No part of the government’s exemption request better illustrates its infirmities than its refusal to disclose the names of the detainees’ attorneys. Essentially rehashing its arguments for withholding the names of the attorneys’ clients, the government argues — and the court agrees, see Op. at 932 — that releasing attorneys’ names would interfere with the terrorism investigation and would compromise the detainees’ privacy interests, since releasing a list of attorneys “may facilitate the identification of the detainees themselves.” Reynolds Deck ¶ 18. The government also claims to be withholding the attorneys’ names for their own good, warning that attorneys identified as representing individuals detained in connection with the terrorism investigation “run the risk that they will be subjected to harassment or retaliation in their personal as well as professional lives.” Reynolds Deck ¶ 26.

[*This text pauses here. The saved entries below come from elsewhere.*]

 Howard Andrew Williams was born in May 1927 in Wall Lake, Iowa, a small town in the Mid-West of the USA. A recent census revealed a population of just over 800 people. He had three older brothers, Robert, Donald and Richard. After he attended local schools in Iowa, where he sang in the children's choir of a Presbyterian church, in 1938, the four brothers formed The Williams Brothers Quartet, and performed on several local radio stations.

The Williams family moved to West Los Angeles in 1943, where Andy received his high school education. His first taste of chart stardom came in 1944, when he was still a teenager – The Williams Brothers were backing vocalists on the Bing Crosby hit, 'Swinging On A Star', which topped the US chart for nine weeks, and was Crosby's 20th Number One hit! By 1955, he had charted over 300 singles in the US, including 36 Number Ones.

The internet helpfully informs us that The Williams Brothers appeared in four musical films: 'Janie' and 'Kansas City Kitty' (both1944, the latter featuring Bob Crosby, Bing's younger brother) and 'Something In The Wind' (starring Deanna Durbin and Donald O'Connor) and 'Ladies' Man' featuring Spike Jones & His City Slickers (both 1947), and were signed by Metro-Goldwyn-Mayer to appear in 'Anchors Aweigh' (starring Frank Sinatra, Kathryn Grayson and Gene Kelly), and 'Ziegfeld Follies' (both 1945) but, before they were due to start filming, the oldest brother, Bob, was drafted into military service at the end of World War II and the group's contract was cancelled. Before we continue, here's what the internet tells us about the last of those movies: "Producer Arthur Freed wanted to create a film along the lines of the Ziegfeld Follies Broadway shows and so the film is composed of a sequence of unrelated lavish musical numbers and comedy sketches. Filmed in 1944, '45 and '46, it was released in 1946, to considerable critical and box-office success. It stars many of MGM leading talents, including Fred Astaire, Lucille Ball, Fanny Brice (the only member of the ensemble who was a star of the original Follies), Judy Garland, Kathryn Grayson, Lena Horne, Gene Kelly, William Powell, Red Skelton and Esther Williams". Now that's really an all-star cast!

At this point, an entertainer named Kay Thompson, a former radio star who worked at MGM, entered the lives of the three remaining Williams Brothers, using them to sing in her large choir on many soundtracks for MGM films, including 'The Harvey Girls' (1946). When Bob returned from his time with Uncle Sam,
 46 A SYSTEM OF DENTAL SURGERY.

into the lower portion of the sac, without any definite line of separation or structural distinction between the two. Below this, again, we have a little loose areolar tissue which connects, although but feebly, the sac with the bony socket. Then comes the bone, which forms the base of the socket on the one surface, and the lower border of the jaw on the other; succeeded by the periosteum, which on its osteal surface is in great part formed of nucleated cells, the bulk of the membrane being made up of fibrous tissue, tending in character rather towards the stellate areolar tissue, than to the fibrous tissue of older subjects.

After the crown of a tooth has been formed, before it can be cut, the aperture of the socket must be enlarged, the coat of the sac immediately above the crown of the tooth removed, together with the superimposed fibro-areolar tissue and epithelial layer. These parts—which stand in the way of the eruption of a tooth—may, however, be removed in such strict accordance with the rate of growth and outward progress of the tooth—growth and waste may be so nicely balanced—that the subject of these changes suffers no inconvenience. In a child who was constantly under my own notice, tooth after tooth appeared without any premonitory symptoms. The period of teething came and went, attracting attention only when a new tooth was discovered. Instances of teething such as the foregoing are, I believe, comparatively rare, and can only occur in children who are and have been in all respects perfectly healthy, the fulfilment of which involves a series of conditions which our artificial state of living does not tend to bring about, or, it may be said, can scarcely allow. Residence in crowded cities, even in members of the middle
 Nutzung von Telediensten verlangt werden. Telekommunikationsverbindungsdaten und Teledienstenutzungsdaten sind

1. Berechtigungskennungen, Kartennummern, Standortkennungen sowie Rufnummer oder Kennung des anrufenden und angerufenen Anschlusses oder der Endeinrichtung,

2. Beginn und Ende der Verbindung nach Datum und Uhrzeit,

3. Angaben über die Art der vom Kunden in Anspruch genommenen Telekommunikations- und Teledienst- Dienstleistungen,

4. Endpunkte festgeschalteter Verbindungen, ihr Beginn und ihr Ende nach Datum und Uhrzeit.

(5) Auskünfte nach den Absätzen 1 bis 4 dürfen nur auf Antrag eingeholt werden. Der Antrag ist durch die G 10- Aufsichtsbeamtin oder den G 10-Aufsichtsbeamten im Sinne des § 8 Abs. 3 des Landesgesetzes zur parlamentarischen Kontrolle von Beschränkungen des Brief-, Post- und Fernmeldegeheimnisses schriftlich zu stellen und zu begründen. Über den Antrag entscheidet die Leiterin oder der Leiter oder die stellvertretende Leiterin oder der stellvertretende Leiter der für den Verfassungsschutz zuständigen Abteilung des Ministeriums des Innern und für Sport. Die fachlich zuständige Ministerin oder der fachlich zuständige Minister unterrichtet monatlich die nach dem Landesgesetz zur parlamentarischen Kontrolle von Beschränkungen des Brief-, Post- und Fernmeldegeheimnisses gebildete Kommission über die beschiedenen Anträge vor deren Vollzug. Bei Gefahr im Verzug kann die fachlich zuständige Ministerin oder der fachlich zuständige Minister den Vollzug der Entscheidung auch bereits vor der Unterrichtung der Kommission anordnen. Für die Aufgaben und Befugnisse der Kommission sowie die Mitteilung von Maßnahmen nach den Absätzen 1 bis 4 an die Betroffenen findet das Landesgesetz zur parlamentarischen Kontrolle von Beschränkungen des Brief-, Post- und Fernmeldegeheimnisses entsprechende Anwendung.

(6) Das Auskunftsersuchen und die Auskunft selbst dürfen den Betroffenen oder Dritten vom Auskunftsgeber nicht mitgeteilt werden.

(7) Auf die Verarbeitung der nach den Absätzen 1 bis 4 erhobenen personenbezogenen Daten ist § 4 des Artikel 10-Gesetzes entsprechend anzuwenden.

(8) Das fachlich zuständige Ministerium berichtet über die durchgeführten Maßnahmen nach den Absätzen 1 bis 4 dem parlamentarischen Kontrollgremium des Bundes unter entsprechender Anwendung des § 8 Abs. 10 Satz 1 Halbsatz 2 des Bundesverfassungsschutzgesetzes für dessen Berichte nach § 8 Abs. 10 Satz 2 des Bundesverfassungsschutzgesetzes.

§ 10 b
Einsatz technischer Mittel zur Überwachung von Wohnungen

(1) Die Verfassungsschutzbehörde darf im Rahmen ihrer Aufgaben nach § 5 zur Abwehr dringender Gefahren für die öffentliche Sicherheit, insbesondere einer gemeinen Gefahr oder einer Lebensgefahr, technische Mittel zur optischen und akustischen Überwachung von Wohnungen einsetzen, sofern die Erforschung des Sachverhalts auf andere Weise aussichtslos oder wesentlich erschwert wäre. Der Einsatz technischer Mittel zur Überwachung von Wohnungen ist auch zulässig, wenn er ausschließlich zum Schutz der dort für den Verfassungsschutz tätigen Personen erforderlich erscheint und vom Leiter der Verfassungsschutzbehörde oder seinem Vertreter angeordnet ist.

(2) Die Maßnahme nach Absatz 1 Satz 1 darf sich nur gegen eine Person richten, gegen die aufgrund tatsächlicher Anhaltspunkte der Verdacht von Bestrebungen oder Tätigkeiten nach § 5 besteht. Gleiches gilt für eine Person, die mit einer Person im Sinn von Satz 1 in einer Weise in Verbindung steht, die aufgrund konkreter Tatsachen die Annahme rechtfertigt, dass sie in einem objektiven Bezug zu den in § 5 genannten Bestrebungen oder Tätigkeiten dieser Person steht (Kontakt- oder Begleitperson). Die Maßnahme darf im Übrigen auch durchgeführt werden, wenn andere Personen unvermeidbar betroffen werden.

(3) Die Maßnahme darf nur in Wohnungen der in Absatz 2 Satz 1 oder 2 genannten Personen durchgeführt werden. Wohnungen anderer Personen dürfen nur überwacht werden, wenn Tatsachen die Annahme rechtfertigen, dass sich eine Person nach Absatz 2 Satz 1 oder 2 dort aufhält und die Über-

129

*365Both parts of this argument not only are profoundly wrong, but also reflect a complete misunderstanding of the nature of this country’s legal profession. In the first place, attorneys’ names are quite clearly not a proxy for the names of their clients. Indeed, recognizing that knowledge of the lawyer’s identity does not inexorably lead to identifying the client, ethical rules forbid lawyers from identifying their clients without their consent, except in extraordinary circumstances. Rule 1.6 of the Model Rules of Professional Conduct provides that absent extraordinary circumstances, “[a] lawyer shall not reveal information relating to the representation of a client unless the client gives consent after consultation” — a prohibition that generally includes disclosure of a client’s identity. See Ctr. for Prof’l Responsibility, Am. Bar Ass’n, Annotated Model Rules of Professional Conduct 88 (4th ed.1999). Because the decision ultimately belongs to the detainees and not their lawyers, providing a list of the lawyers’ names would do little more to facilitate identification of the detainees than the government’s current policy of allowing the detainees to identify themselves to the media and to whomever else they choose.
Even assuming that releasing attorneys’ names will somehow facilitate identification of the detainees, the court’s all-or-nothing approach again impermissibly shifts the burden of identifying exempt information from the government to plaintiffs. The government’s Exemption 7(A) argument for withholding lawyers’ names thus fails for the same reason as its 7(A) argument for withholding the names of all detainees. How would releasing the names of attorneys representing innocent clients with no connection to terrorist activities interfere with the government’s terrorism investigation? Neither the court nor the government provides an explanation.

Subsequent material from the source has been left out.